## Problem
Copy the data that follows, character for character, minus the pictures.

## Extracted data
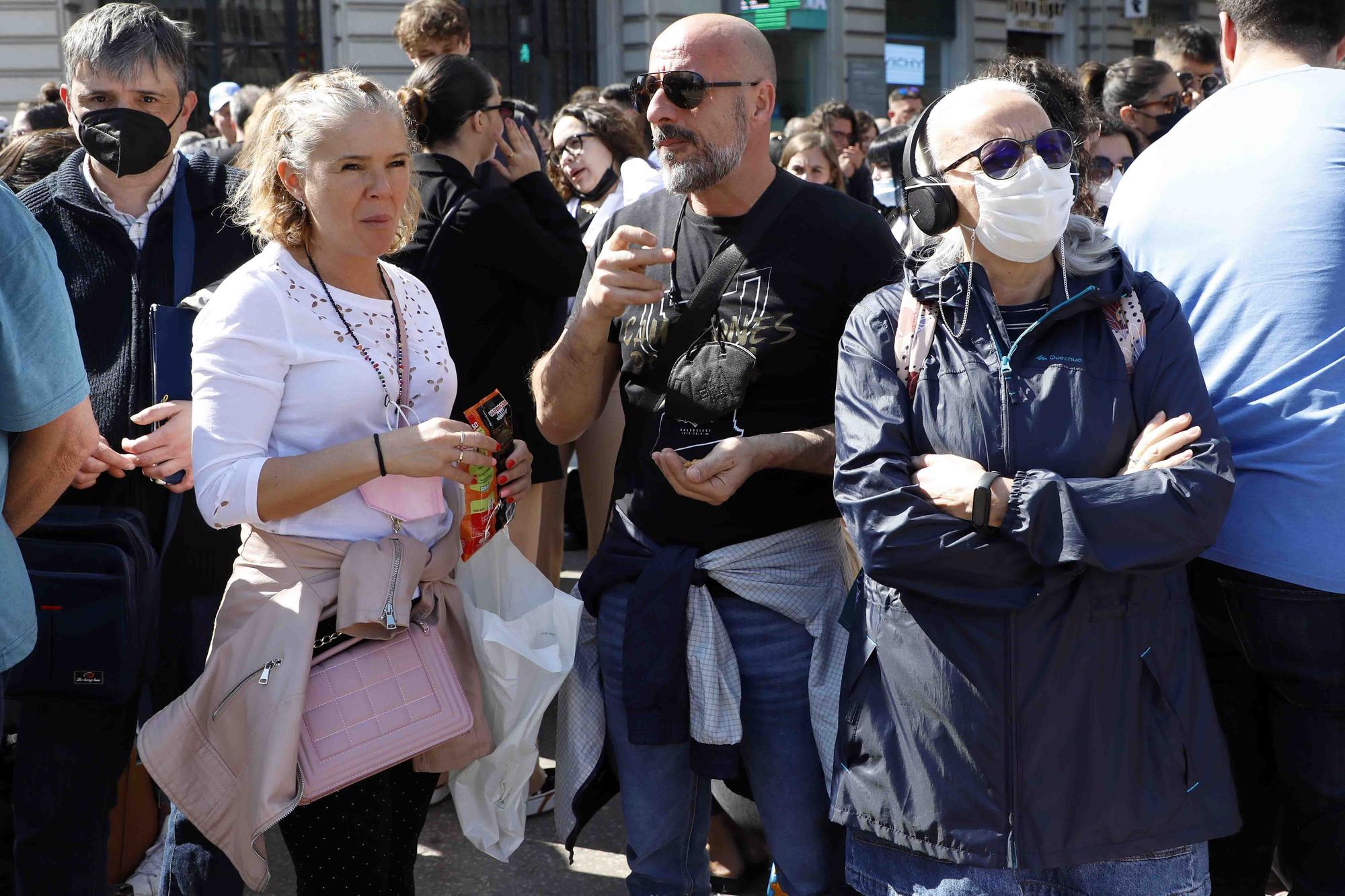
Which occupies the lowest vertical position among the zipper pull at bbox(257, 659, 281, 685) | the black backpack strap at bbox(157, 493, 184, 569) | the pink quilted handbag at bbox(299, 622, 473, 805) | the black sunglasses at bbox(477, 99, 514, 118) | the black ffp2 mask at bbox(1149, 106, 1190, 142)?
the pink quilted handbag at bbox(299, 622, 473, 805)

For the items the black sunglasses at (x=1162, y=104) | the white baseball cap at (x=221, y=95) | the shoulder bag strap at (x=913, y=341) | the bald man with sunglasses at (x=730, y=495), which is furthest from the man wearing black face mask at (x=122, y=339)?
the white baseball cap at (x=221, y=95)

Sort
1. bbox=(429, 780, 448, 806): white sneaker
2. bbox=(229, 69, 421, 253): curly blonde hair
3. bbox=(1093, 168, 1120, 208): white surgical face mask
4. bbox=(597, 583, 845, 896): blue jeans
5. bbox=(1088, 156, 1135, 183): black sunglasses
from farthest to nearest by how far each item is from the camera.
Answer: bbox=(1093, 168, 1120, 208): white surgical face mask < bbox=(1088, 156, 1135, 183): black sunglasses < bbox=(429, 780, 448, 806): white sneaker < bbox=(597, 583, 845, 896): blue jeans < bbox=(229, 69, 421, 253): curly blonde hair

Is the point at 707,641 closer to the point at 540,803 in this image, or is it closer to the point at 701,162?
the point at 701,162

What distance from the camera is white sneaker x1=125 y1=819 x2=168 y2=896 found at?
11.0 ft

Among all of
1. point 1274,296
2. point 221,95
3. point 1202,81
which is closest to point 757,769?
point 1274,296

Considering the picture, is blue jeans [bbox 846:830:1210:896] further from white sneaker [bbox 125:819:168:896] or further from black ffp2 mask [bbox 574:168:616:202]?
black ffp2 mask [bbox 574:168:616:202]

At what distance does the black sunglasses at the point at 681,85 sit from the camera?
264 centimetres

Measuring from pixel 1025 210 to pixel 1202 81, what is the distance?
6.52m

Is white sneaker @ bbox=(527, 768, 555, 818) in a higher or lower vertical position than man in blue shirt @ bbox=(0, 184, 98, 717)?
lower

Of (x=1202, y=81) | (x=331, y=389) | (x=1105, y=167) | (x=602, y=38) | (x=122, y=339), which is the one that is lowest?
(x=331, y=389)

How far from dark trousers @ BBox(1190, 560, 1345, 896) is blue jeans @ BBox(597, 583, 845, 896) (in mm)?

## Written solution
Which occupies the lowest vertical position among the zipper pull at bbox(257, 659, 281, 685) | the black backpack strap at bbox(157, 493, 184, 569) | the pink quilted handbag at bbox(299, 622, 473, 805) | the black sunglasses at bbox(477, 99, 514, 118) | the black ffp2 mask at bbox(1149, 106, 1190, 142)?
the pink quilted handbag at bbox(299, 622, 473, 805)

For the items the black sunglasses at (x=1162, y=104) | the white baseball cap at (x=221, y=95) | the shoulder bag strap at (x=913, y=341) | the bald man with sunglasses at (x=730, y=495), which is furthest from the man wearing black face mask at (x=122, y=339)?
the white baseball cap at (x=221, y=95)

Sort
1. bbox=(429, 780, 448, 806): white sneaker
2. bbox=(229, 69, 421, 253): curly blonde hair
3. bbox=(1093, 168, 1120, 208): white surgical face mask
4. bbox=(597, 583, 845, 896): blue jeans
5. bbox=(1088, 156, 1135, 183): black sunglasses
from farthest to nearest by how far each item is from the camera.
Answer: bbox=(1093, 168, 1120, 208): white surgical face mask < bbox=(1088, 156, 1135, 183): black sunglasses < bbox=(429, 780, 448, 806): white sneaker < bbox=(597, 583, 845, 896): blue jeans < bbox=(229, 69, 421, 253): curly blonde hair

Is the point at 707,641 closer to the point at 540,803 in this image, or is it closer to the point at 701,162?
the point at 701,162

What distance from the camera is white sneaker x1=125 y1=819 x2=168 y2=896 found at?
11.0 ft

Among all of
1. point 1274,296
2. point 221,95
3. point 1202,81
which is closest to point 757,769?
point 1274,296

Considering the picture, is blue jeans [bbox 846:830:1210:896] further from white sneaker [bbox 125:819:168:896] or further from black ffp2 mask [bbox 574:168:616:202]?
black ffp2 mask [bbox 574:168:616:202]

At what distance does the black sunglasses at the point at 681,85 sit from the camera?
264 centimetres

Measuring from pixel 1025 210 to pixel 1202 81, what is the distance?
6.52m

Is white sneaker @ bbox=(527, 768, 555, 818) in a higher or lower vertical position than man in blue shirt @ bbox=(0, 184, 98, 717)?
lower

Of (x=1202, y=81) | (x=331, y=389) | (x=1105, y=167) | (x=602, y=38) | (x=122, y=339), which is the one that is lowest?
(x=331, y=389)

How far from dark trousers @ BBox(1190, 560, 1345, 896) is blue jeans @ BBox(597, 583, 845, 896) (in mm)?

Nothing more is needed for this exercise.